* _Document segment_:
I used some of the techniques I learned in the math tutoring training this Thursday. One student at IHAD did not come home with any written homework, so they gave him an order of operations worksheet. As he was working out loud, I noticed that he did not know the order of operations and I tried to explain it to him. I tried to just give him the Please Excuse My Dear Aunt Sally mnemonic device, but he was in such a hurry to be done that it didn’t work very well. So, after I allowed him to do it his way, I corrected it by writing out my work like I expected him to do to show him how to avoid mistakes. The great thing about this exercise was that I made mistakes along the way (they weren’t on purpose, but I am so glad that I made them). When I had him walk me through the steps I took, he really seemed to get it, and it was a priceless learning moment for him when he caught my mistakes and knew they were mistakes. I feel like I could use this process again, but maybe I could start the thinking out loud at the beginning. I feel like our time could have been better spent if I had him start off by writing out all of his work and thinking out loud as he went along, but I can try that next time and see.

* _Stated goal_: In the tutoring reflection, what kind of worksheet was the IHAD student given when he had no written homework?

* _Data lines_:
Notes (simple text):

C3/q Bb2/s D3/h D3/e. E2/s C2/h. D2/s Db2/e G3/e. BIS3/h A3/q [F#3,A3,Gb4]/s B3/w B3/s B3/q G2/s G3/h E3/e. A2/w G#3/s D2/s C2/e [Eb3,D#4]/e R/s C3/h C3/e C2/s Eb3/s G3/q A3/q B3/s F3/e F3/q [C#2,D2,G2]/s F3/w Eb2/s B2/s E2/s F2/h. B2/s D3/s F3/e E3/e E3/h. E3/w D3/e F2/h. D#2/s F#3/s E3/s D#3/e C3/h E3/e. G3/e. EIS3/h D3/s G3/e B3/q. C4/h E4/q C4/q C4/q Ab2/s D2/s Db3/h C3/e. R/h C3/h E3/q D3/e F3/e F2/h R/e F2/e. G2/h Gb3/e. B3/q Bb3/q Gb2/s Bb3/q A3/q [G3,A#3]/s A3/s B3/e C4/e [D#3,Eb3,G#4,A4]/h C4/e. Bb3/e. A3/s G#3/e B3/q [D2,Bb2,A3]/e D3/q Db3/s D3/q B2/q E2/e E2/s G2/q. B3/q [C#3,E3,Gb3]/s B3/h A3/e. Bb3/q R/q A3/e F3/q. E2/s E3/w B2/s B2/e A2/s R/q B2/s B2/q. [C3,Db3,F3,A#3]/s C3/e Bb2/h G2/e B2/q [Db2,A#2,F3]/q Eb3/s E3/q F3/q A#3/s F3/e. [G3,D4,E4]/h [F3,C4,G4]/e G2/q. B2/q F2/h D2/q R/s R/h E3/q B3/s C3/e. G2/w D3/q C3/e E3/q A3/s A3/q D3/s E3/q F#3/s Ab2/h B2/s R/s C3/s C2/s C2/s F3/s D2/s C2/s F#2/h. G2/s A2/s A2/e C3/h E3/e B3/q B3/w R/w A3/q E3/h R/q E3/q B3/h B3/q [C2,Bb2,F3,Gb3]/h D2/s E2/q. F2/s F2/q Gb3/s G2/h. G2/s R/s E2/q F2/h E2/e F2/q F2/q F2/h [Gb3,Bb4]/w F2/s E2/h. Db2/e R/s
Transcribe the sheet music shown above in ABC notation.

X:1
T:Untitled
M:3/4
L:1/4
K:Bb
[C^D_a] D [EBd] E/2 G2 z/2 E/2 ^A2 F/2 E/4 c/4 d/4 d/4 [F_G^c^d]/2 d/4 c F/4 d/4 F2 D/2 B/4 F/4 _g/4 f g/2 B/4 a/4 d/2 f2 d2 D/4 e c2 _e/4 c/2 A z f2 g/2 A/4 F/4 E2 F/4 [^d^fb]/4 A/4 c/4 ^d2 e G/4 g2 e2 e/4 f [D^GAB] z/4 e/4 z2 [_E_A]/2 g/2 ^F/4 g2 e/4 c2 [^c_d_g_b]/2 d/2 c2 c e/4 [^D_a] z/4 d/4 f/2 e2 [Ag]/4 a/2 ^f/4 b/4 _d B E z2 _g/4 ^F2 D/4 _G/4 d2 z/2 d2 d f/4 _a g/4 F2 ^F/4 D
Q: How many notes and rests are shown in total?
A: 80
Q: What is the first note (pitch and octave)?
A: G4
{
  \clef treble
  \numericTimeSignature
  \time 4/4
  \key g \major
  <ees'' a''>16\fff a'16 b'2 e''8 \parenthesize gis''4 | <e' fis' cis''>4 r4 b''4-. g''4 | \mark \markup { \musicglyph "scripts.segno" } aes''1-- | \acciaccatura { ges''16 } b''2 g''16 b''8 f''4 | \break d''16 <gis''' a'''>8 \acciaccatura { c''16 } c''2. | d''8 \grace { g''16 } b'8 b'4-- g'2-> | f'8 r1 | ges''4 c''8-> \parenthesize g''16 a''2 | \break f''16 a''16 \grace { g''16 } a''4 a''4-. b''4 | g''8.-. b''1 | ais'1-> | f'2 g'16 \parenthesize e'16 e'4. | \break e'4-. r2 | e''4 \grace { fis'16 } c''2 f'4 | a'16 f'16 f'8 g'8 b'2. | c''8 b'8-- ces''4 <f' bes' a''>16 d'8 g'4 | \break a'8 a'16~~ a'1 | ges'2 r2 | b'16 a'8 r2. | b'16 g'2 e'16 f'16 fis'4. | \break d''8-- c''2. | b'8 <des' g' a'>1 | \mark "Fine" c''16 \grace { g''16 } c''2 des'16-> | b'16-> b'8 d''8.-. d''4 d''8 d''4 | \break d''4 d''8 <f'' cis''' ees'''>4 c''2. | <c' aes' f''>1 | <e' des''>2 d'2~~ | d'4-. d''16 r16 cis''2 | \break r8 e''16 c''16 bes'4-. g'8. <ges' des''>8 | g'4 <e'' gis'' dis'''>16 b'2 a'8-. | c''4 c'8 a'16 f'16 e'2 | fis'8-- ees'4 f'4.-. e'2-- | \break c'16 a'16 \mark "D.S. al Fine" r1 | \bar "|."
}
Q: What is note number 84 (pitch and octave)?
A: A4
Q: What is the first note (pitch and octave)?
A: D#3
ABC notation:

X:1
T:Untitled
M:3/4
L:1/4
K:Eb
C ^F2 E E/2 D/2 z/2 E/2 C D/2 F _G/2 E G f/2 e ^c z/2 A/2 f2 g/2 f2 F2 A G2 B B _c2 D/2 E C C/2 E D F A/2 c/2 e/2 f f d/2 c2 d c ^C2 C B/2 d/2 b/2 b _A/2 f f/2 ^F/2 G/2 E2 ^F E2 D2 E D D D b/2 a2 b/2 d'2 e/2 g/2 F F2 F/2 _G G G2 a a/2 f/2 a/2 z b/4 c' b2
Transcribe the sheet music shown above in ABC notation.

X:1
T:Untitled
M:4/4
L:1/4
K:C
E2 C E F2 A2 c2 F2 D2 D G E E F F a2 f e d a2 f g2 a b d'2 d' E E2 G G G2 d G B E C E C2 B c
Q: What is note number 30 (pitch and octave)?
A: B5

* _Correct output_: An order of operations worksheet.